#### SUPPLIED TEXT
━━━━━━━━━━━━━━━━━━━━━━━━━━━━━━

Yes, yes, happiness in mediocrity. Is that possible for an sx-dom?


----------



## Devalight (May 27, 2012)

What an interesting thread. I know its a bit old, but I'm resurrecting it.

Loss of an intimate relationship to sx is devastating! It goes far beyond what most people (I think) experience. How are other types just able to pick it up an go on with their lives as if nothing happened? Then they are with someone else right away. It's just amazing!

I have only been able to have fulfillment of any kind through esoteric religious practice. That is what has saved me. Nothing in "real life" human relationships has ever been able to sustain me for long. There is nothing that remotely compares to the image in my mind. All relationships with the opposite sex were all out obsessions. There was nothing halfway, yet I was rejected. Twice. Enough for the rest of my life.

It would really be nice just to have someone I knew was on my side. Who understood me. But I am getting old now..


----------



## pinkrasputin (Apr 13, 2009)

Devalight said:


> What an interesting thread. I know its a bit old, but I'm resurrecting it.
> 
> Loss of an intimate relationship to sx is devastating! It goes far beyond what most people (I think) experience. How are other types just able to pick it up an go on with their lives as if nothing happened? Then they are with someone else right away. It's just amazing!


The loss of intimate relationships are devastating to me. However, I can be with someone else right away. I crave the connection. The constant is that intimate relationships are the most important factor in my life. They are my drive. 

On a different note, something else that I noticed that is really hard for me is to stay in a group for any length of time. I am a mother of ONE child. I honestly don't know how I could have split my focus on more. It was hard enough being married and have to split my focus when the three of us were together. 

Now, I live with my boyfriend and my daughter. That is not so bad. But when he had his two little ones over (my daughter was gone), that was almost overload for me. I had to constantly shift my focus. I'm best when I'm one on one. I don't like to look at people I love and look at them as a "group". That kind of thing isn't deep enough. My brain split in half when we all had to sit and watch a movie together. I couldn't do it. I just couldn't. 

BUT- when one child would separate from this little group and would come over to talk to me, I was at ease. I could focus on him or her. I could give them all the attention. Connection just seems so shallow in a group environment.

I seriously, ended up looking rude and tuning out and going off to be alone and locking myself away in a room. It's very hard for me to be in a group situation, especially when everyone deserves my love and attention. 

I have to do this when I group my private students together for recitals. All of them used to me one-on-one. I am very exhausted afterwards. The energy I pour into one person, is the same amount of energy I will pour into every one person in a group. This is why I'm so depleted afterwards. It's like overkill.


----------



## bearotter (Aug 10, 2012)

━━━━━━━━━━━━━━━━━━━━━━━━━━━━━━

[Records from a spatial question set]
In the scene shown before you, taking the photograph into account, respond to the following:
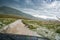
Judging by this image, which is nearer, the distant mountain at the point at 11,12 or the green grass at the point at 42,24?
the green grass at the point at 42,24

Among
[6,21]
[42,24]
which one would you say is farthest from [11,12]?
[42,24]

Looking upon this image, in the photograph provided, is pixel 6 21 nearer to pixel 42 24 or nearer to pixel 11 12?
pixel 11 12

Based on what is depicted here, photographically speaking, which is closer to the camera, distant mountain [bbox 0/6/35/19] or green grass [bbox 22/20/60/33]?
green grass [bbox 22/20/60/33]

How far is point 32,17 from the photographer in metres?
4.09

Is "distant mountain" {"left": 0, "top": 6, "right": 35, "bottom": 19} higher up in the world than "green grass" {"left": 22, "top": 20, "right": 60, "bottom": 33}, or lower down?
higher up

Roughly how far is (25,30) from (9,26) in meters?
0.44

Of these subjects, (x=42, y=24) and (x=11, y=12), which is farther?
(x=11, y=12)

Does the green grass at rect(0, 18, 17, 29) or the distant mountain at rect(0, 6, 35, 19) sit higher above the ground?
the distant mountain at rect(0, 6, 35, 19)

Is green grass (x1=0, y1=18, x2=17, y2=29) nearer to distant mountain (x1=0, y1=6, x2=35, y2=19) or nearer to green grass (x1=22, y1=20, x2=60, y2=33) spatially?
distant mountain (x1=0, y1=6, x2=35, y2=19)

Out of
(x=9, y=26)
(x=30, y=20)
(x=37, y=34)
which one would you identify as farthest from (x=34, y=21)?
(x=9, y=26)

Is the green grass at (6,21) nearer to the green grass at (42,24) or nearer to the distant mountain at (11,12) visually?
the distant mountain at (11,12)

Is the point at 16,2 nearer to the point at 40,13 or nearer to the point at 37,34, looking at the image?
the point at 40,13

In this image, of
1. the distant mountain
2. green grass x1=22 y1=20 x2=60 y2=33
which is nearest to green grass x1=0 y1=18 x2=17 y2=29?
the distant mountain

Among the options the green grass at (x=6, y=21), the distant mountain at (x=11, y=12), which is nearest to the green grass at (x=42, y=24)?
the distant mountain at (x=11, y=12)
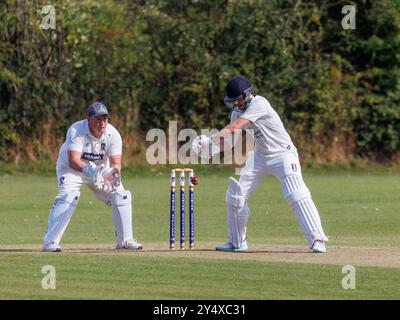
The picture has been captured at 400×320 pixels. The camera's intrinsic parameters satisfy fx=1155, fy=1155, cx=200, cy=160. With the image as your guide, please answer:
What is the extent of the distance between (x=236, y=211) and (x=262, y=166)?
2.06ft

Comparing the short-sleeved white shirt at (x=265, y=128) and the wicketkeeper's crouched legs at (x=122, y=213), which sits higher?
the short-sleeved white shirt at (x=265, y=128)

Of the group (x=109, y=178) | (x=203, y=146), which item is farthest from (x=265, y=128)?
(x=109, y=178)

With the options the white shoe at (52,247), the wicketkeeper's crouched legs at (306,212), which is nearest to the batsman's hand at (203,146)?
the wicketkeeper's crouched legs at (306,212)

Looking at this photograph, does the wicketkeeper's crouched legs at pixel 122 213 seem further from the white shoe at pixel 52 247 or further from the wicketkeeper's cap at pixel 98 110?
the wicketkeeper's cap at pixel 98 110

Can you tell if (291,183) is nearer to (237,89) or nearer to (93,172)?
(237,89)

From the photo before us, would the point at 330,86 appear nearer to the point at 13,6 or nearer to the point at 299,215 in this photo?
the point at 13,6

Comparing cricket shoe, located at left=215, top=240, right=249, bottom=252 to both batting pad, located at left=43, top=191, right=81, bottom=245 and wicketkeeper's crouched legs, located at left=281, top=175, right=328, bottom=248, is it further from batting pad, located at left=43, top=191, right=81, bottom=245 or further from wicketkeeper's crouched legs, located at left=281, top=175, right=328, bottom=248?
batting pad, located at left=43, top=191, right=81, bottom=245

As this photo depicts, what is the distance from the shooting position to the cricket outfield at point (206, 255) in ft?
36.0

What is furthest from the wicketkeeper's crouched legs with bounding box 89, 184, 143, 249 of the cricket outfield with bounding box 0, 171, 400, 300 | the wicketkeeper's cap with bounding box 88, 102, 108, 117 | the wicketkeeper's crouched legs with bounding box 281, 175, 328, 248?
the wicketkeeper's crouched legs with bounding box 281, 175, 328, 248

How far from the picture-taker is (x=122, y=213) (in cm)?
1427

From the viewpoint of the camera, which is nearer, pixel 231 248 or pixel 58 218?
pixel 58 218

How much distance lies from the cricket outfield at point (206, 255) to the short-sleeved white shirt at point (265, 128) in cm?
128

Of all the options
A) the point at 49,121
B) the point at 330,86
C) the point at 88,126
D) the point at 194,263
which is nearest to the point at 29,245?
the point at 88,126

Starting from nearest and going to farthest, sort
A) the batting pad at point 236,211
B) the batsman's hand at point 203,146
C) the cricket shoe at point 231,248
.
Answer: the batsman's hand at point 203,146 < the batting pad at point 236,211 < the cricket shoe at point 231,248
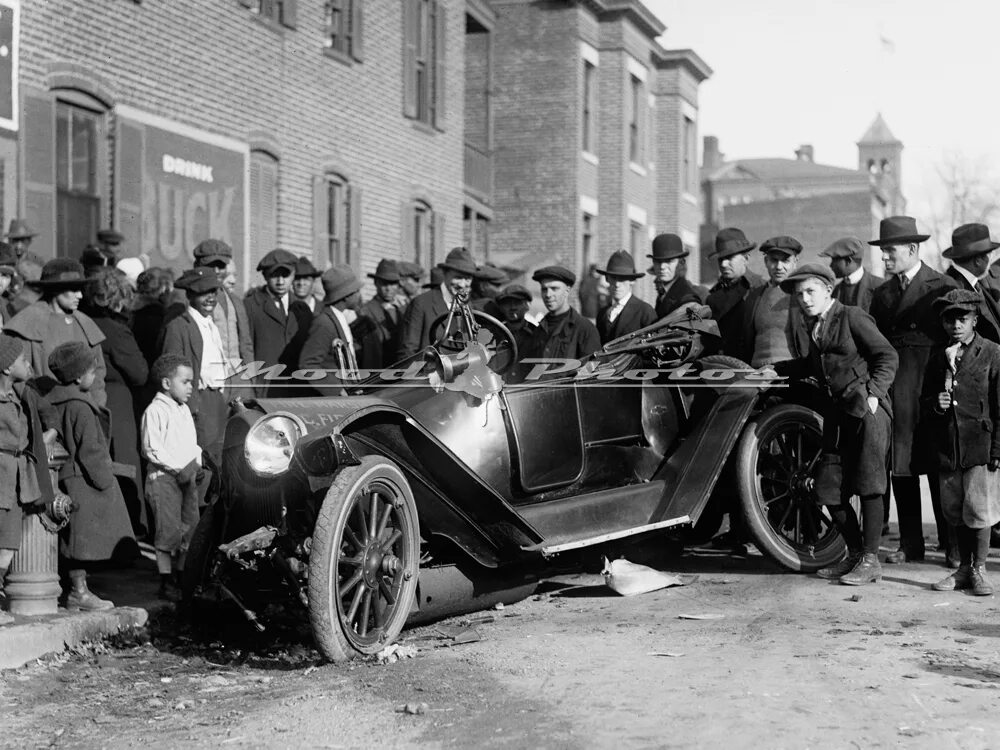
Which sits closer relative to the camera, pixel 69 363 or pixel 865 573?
pixel 69 363

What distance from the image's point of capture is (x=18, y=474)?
688 centimetres

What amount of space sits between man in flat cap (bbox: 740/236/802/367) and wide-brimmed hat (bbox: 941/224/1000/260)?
3.42 feet

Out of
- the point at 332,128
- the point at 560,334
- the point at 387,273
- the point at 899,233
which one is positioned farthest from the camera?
the point at 332,128

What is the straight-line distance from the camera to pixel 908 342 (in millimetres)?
9242

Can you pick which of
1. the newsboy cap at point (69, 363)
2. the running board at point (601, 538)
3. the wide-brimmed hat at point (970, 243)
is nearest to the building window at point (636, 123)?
the wide-brimmed hat at point (970, 243)

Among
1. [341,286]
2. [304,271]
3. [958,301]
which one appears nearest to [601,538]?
[958,301]

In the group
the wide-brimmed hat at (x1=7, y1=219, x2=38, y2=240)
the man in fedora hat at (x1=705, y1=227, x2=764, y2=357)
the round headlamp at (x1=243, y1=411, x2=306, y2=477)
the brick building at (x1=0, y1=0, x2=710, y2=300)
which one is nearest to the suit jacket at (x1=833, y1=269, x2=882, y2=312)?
the man in fedora hat at (x1=705, y1=227, x2=764, y2=357)

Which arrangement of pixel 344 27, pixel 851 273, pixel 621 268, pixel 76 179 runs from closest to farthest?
pixel 851 273
pixel 621 268
pixel 76 179
pixel 344 27

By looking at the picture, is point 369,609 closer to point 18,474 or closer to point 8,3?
point 18,474

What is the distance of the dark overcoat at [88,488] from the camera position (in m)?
7.38

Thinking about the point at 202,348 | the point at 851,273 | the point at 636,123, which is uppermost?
the point at 636,123

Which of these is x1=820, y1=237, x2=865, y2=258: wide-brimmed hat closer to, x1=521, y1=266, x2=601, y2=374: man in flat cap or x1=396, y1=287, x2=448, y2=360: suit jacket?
x1=521, y1=266, x2=601, y2=374: man in flat cap

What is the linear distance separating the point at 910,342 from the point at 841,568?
68.2 inches

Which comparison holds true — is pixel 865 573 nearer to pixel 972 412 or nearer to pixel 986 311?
pixel 972 412
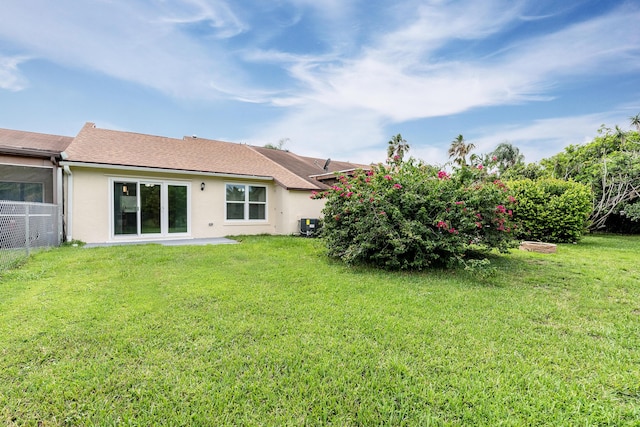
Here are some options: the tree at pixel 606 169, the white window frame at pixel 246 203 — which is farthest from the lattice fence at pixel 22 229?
the tree at pixel 606 169

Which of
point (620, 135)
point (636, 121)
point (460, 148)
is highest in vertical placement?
point (460, 148)

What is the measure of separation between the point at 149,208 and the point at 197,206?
1.78m

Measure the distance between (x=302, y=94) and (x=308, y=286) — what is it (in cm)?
1390

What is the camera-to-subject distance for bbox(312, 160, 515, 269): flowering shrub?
6.79m

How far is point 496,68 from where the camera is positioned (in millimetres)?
12156

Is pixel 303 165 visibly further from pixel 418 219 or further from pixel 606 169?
pixel 606 169

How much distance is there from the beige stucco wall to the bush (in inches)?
357

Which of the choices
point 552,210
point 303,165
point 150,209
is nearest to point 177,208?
point 150,209

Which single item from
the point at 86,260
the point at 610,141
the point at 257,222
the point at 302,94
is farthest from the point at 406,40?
the point at 610,141

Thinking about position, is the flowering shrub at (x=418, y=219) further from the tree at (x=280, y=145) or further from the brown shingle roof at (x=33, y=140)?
the tree at (x=280, y=145)

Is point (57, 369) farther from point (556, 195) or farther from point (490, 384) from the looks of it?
point (556, 195)

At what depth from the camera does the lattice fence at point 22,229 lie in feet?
23.1

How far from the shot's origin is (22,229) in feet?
26.0

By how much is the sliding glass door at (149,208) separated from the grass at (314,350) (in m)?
5.54
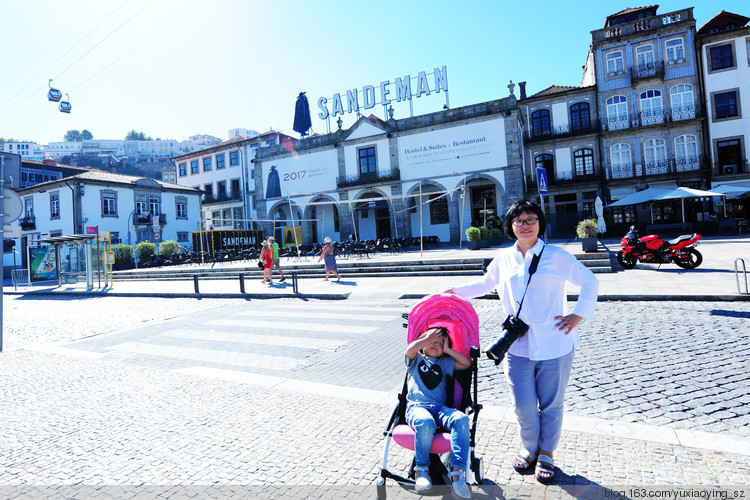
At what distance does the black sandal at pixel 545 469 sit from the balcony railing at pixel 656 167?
3104cm

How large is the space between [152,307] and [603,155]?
29114 mm

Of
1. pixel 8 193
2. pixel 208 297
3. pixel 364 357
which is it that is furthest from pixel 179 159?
pixel 364 357

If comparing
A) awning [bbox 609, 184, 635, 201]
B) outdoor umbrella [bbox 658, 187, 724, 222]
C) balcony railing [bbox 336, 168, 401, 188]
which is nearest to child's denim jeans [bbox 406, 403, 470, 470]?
outdoor umbrella [bbox 658, 187, 724, 222]

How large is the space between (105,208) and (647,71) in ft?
136

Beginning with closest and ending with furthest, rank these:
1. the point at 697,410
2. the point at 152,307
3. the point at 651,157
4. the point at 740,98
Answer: the point at 697,410
the point at 152,307
the point at 740,98
the point at 651,157

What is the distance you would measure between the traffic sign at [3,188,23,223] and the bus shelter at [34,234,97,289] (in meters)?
12.6

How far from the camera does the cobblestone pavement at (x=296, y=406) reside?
2.78m

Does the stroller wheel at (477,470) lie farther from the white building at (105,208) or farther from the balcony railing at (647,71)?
the white building at (105,208)

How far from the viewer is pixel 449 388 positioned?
9.14 ft

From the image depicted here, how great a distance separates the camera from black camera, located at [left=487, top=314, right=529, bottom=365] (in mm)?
2559

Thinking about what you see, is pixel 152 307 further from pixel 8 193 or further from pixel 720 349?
pixel 720 349

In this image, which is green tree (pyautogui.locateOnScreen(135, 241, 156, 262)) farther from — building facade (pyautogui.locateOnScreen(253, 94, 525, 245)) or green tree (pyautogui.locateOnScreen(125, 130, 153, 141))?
green tree (pyautogui.locateOnScreen(125, 130, 153, 141))

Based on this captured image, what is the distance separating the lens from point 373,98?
32500 mm

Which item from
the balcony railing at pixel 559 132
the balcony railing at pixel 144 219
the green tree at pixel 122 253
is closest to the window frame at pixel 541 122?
the balcony railing at pixel 559 132
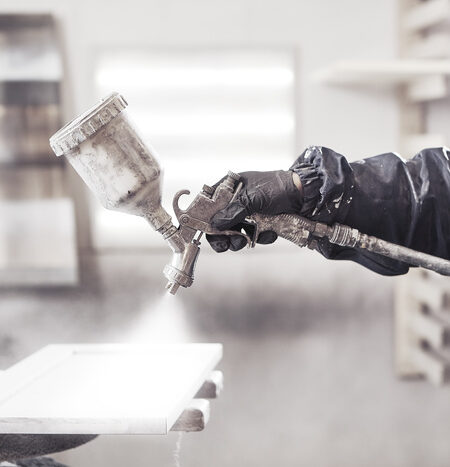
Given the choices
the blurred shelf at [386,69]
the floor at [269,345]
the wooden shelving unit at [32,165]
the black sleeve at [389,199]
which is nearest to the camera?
the black sleeve at [389,199]

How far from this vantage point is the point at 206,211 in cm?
108

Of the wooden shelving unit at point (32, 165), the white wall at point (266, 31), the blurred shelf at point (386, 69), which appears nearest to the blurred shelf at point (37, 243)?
the wooden shelving unit at point (32, 165)

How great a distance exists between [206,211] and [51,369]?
0.72 meters

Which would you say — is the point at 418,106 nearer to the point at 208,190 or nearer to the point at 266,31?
the point at 266,31

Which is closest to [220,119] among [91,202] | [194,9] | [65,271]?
[194,9]

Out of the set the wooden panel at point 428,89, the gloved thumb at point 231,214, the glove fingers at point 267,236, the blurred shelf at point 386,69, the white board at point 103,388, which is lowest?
the white board at point 103,388

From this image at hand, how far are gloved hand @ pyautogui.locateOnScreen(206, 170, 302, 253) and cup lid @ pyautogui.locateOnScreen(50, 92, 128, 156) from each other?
247 mm

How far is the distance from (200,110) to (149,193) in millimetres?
1404

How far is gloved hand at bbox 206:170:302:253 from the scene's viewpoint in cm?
108

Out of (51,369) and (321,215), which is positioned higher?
(321,215)

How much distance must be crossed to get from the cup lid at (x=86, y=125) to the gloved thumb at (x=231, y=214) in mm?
244

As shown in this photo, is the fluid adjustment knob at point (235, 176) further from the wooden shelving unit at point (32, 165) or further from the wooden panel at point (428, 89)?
the wooden shelving unit at point (32, 165)

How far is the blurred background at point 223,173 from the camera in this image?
2348 mm

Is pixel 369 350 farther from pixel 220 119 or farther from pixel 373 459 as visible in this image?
pixel 220 119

━━━━━━━━━━━━━━━━━━━━━━━━━━━━━━

#### TASKS TO COMPLETE
1. Revise the sx relationships thread between "Yes, yes, happiness" and "of my life.", inclusive, so that "crushing" replaces "devastating".
2. In the sx relationships thread, what does pinkrasputin say happened when everyone had to sit and watch a movie together?

#### SOLUTIONS TO THE TASKS
1.
Yes, yes, happiness in mediocrity. Is that possible for an sx-dom?


----------



## Devalight (May 27, 2012)

What an interesting thread. I know its a bit old, but I'm resurrecting it.

Loss of an intimate relationship to sx is crushing! It goes far beyond what most people (I think) experience. How are other types just able to pick it up an go on with their lives as if nothing happened? Then they are with someone else right away. It's just amazing!

I have only been able to have fulfillment of any kind through esoteric religious practice. That is what has saved me. Nothing in "real life" human relationships has ever been able to sustain me for long. There is nothing that remotely compares to the image in my mind. All relationships with the opposite sex were all out obsessions. There was nothing halfway, yet I was rejected. Twice. Enough for the rest of my life.

2. Pinkrasputin's brain split in half, and pinkrasputin couldn't do it.